By: Blonde Two
Sadly I can’t see Dartmoor more clearly now that the rain has gone because, well, we all know that it hasn’t actually gone. No, dear Blondees and Blondettes, the thing that I can see much more clearly now is my beloved Dartmoor map. This isn’t because I have finally admitted my age and allowed the optician to prepare me some varifocal glasses (in whispered tones). I am not sure I could bring myself to tell you if this ever actually happens – Blonde vanity, you understand.
No, I can see my map much more clearly now because one of our lovely blog commenters (I will leave you to guess which one), bought me a fantastic “light-up-your-map” magnifier for Christmas.
This hand-sized bit of magic is just about the most fun thing in the world to play with. (I have thought of a couple of other “funner” things but one is very, very silly and the other, well …) You just slide it across your map and, hey presto, all sorts of previously undiscovered excitements appear. You can see here that I have highlighted one of the Two Blondes’ favourite Dartmoor navigation spots, lovingly known as “kink in leat”. We found another kink in another leat last week – it was all a bit more than a Blonde brain could cope with.

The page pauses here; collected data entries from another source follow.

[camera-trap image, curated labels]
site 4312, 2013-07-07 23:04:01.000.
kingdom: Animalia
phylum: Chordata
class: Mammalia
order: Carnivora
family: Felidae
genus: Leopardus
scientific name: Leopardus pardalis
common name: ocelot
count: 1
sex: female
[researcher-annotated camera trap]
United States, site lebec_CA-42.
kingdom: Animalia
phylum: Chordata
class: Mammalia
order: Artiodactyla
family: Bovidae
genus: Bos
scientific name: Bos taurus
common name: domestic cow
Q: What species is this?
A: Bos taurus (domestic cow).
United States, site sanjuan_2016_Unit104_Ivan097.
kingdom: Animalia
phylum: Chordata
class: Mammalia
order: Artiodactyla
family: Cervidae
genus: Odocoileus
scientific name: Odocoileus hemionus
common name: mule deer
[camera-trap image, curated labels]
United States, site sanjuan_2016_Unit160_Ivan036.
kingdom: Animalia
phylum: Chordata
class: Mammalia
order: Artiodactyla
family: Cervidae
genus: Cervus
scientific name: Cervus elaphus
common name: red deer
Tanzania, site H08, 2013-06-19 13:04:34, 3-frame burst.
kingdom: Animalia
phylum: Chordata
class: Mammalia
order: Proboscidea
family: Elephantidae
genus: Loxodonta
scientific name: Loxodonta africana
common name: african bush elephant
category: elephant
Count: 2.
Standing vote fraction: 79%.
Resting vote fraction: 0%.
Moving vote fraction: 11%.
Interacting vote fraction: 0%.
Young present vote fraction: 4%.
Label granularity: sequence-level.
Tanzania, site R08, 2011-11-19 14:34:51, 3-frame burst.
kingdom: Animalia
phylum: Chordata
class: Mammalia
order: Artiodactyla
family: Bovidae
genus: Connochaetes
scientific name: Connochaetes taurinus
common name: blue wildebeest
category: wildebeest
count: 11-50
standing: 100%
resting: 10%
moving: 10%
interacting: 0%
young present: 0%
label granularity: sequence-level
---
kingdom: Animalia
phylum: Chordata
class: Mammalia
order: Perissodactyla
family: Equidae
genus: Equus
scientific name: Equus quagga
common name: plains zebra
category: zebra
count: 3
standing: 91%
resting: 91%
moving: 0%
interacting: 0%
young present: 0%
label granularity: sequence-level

I am convinced that somewhere on OL28, some funny Ordnance Survey chap (more likely chapess) has hidden a silly mini-picture or maybe a tiny rude word. My magnifier will not rest until I find it!
There is a theory – I’m sure it won’t come as a revelation to such a cartographically involved couple – that mapmakers deliberately include faults to trap people who copy their maps photographically. Not out of pure whimsy as you suggest. Of course we can’t be sure about this; nor I suppose even it were true could we be sure that such a fault resides on your favourite piece of origami. On the other hand, why not, since a single fault would leave a lot of other sheets unprotected. But if true, ah… What a project for you and your new toy. A whole year’s scrutiny. And when, by September, you find you need guidance about the demeanour to adopt when entering Specsavers for the first time I could extend a comforting hand and say that Dorothy Parker got it wrong. If you want proof consider the case of Kate Silverton, someone who has had her cake and eaten it.
I suspect that Kate Silverton could have many cakes and eat all of them!
What a super bit of kit! Think I need one of those!